** Exercise aim **
Substitute "back door" for "rear door" in the lines below and write them out again with nothing else changed.

** Data records **
>> start

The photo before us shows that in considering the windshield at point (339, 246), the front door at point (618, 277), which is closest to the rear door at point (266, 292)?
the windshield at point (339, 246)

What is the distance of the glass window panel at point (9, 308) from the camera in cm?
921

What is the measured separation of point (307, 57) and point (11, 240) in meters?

>> end

** Response **
The photo before us shows that in considering the windshield at point (339, 246), the front door at point (618, 277), which is closest to the back door at point (266, 292)?
the windshield at point (339, 246)

What is the distance of the glass window panel at point (9, 308) from the camera in cm?
921

What is the measured separation of point (307, 57) and point (11, 240) in meters?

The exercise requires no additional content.